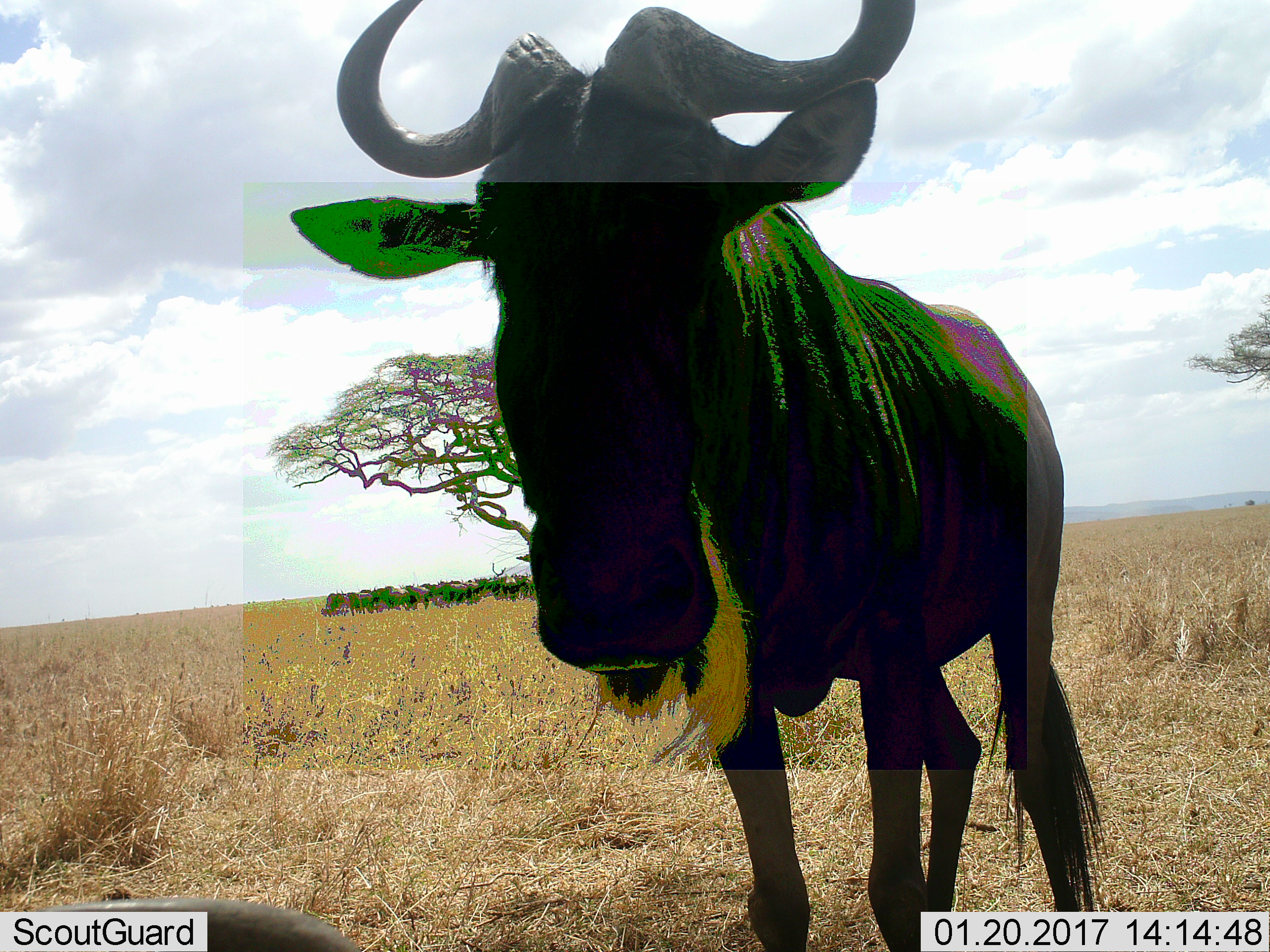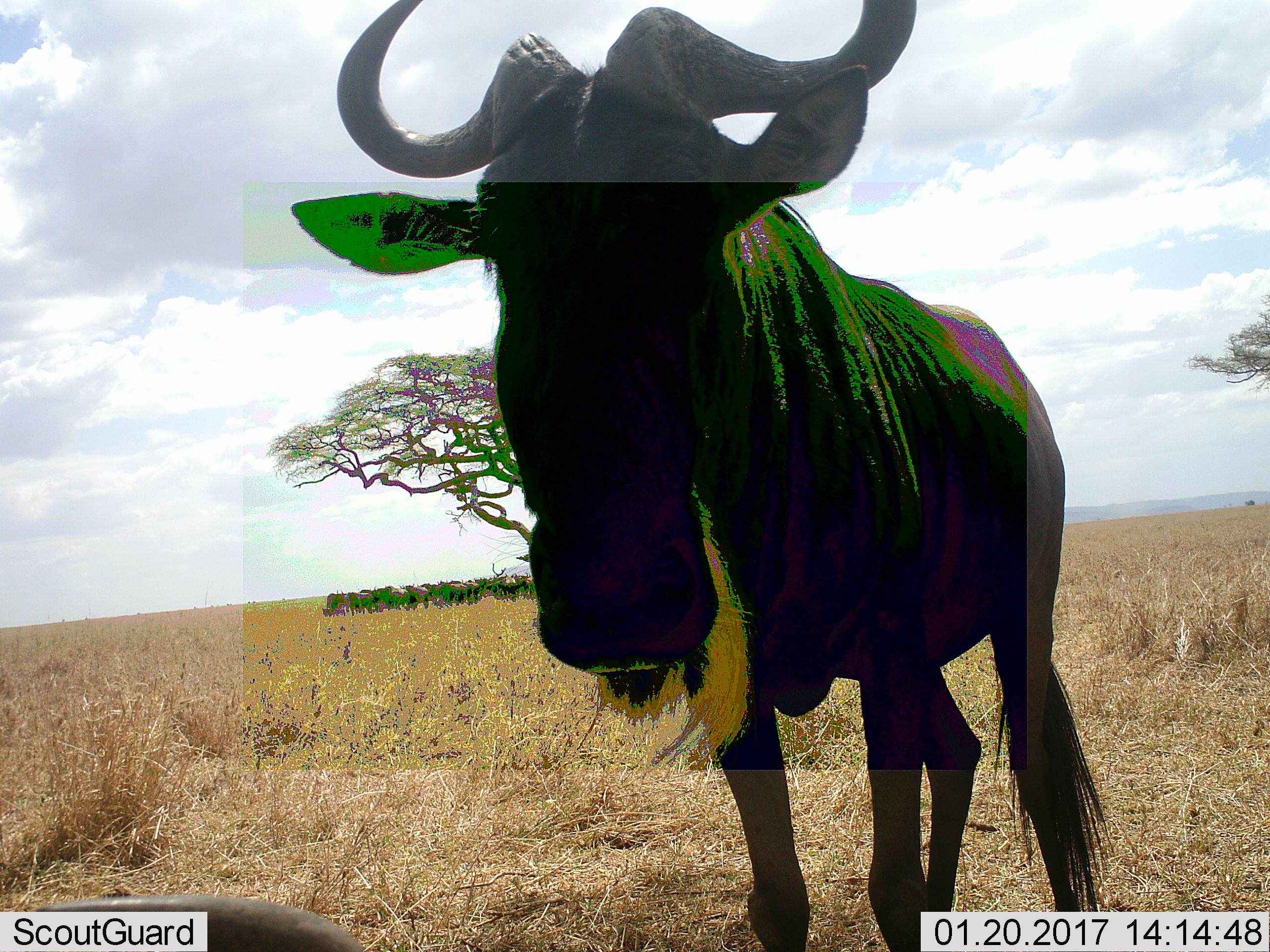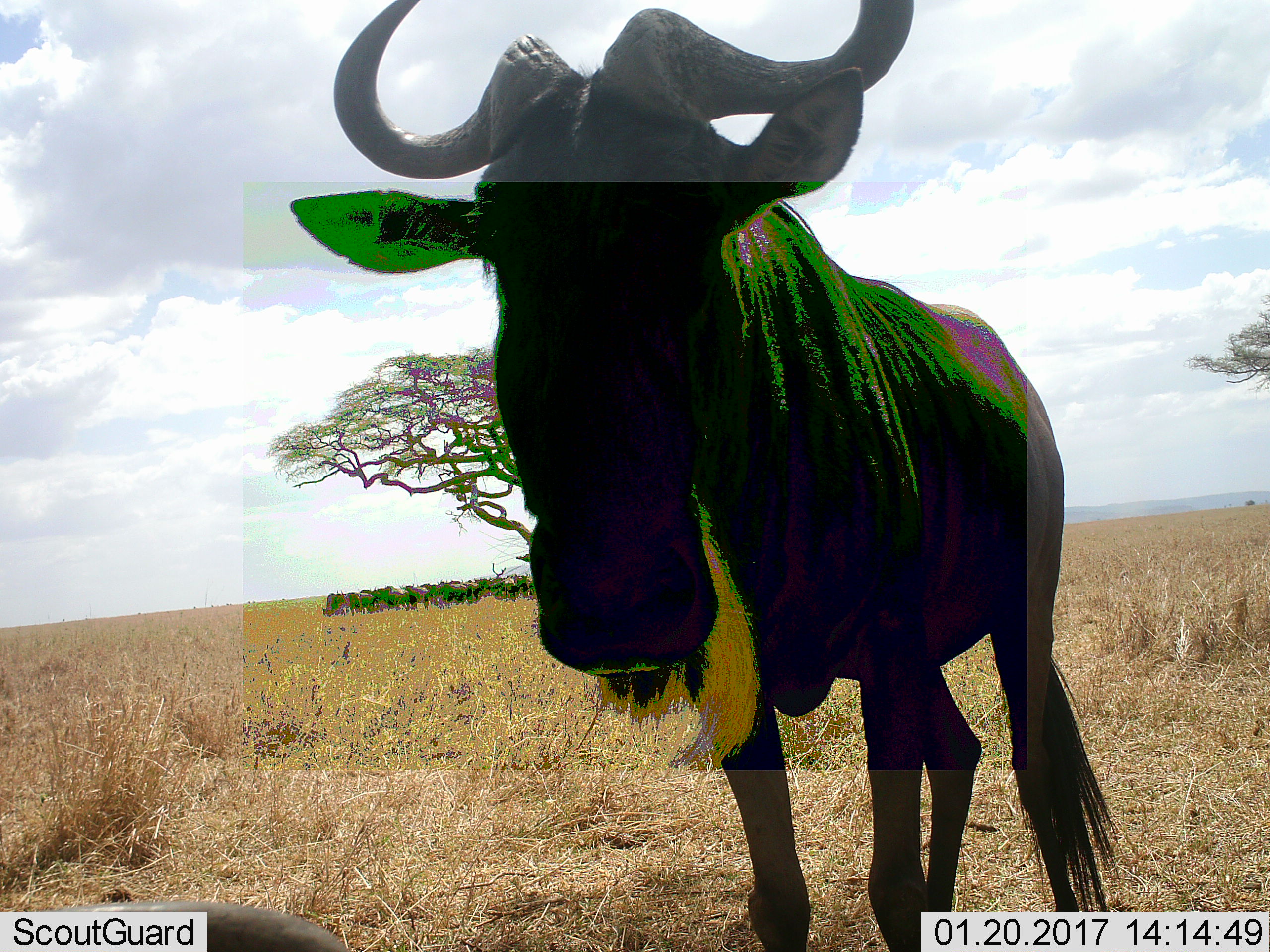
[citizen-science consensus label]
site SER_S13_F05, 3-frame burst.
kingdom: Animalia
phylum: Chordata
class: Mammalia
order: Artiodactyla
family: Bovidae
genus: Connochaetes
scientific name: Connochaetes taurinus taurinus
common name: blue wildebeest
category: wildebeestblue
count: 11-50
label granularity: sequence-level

********

Exercise description>
When a line above includes the word "label", please list that line.

Solved problem>
[citizen-science consensus label]
label granularity: sequence-level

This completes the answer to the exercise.